The digital gender gap refers to the unequal distribution of access, use, and knowledge of digital technologies between men and women and in some contexts within the UK, it’s more persistent than ever.
Before we start, it’s important to acknowledge that the disadvantages of the gender divide are of course, much more severe across certain parts of the globe. Countries like the UK are not plagued with inequalities in the same way as developing countries are, but unfortunately, no country is free of it own digital divide.
Seeing progress locally, where we live and work, is essential to one day reaching a completely equitable world.
Understanding the root causes and its effects
I know what you’re thinking.

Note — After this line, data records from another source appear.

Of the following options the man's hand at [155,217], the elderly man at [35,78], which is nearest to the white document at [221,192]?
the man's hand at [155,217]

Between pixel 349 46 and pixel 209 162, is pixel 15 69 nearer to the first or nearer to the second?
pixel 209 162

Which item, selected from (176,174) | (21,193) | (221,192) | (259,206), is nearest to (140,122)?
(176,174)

Why is there such a thing as the digital gender gap?
Well, sadly this comes down to numerous hard-rooted societal norms. Women and girls often face greater barriers to accessing digital technologies, they see less representation of women in the technology sector and less girls are seeking further education in technology subjects.
Women and girls are put off pursuing a career or education in tech because, even in 2023, certain industries such as tech are perceived by most as a man’s job – or ‘too intelligent’ for girls to study. The fact that education is increasingly moving online quicker than we can upskill, creates multiple short-term and long-term issues.

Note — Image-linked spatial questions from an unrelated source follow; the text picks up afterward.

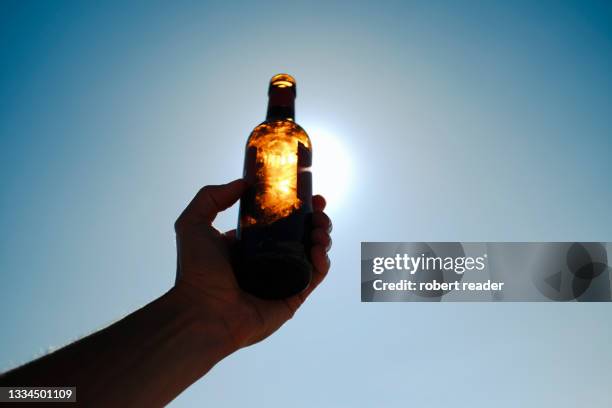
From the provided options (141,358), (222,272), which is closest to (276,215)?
(222,272)

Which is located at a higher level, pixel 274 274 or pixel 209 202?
pixel 209 202

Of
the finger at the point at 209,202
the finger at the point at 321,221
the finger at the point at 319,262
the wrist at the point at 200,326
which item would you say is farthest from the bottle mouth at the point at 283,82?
the wrist at the point at 200,326

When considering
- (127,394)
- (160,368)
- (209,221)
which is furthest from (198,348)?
(209,221)

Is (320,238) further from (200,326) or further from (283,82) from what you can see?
(283,82)

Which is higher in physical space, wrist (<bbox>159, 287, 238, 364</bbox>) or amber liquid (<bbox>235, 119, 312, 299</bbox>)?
amber liquid (<bbox>235, 119, 312, 299</bbox>)

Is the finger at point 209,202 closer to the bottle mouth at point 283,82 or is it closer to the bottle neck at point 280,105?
the bottle neck at point 280,105

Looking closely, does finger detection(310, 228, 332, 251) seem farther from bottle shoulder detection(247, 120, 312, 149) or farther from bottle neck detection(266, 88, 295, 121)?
bottle neck detection(266, 88, 295, 121)

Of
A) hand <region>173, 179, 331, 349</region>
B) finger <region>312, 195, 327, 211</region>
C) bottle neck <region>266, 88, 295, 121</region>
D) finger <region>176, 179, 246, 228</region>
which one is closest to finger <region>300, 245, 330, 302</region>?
hand <region>173, 179, 331, 349</region>
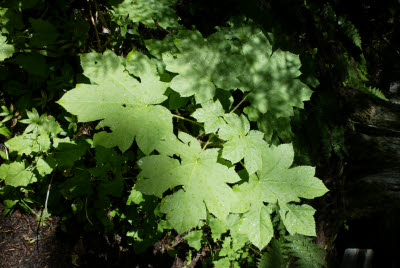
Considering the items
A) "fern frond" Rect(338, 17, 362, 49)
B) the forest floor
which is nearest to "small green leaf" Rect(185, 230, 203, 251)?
the forest floor

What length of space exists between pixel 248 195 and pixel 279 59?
0.89m

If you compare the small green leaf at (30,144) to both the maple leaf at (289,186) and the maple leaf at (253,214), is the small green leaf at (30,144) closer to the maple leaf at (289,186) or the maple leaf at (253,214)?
the maple leaf at (253,214)

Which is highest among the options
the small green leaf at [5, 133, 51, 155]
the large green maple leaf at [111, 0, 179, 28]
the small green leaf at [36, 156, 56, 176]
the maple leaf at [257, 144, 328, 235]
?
the large green maple leaf at [111, 0, 179, 28]

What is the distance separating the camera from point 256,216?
57.7 inches

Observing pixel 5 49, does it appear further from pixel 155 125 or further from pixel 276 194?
pixel 276 194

If women and girls weren’t feeling discouraged enough, as of 2022, the technology industry’s gender pay gap has an average of 16%, which is 5% higher than the national average.

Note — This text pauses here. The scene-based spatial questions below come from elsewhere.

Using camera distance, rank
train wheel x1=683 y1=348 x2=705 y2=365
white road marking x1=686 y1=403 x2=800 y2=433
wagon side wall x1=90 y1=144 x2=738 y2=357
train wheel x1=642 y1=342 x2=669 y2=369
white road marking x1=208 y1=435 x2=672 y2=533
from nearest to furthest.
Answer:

The digital gender gap isn’t just having personal effects on a girl’s life and future, its generating major economic growth limitations too. If women are unable to progress in their careers, they are also unable to contribute as much as possible to the economy. The global economy has the potential to increase by billions if additional women were able to be online in the next three years.
As the world became more secluded, the digital gender gap became even more apparent, especially during Covid-19 and it’s much closer to home than we realise. 34% of the Northern Power Women community surveyed, said they had experienced tech issues or struggled to adapt to the online world during the lockdown and in the more online world that we live in today.
So, what can we do?
Step one: provide access. Women having access to the online world and more advanced technological skills will provide them with resources, information, and platforms to raise their profile and level of political engagement. This can only mean good things for gender equality in this space.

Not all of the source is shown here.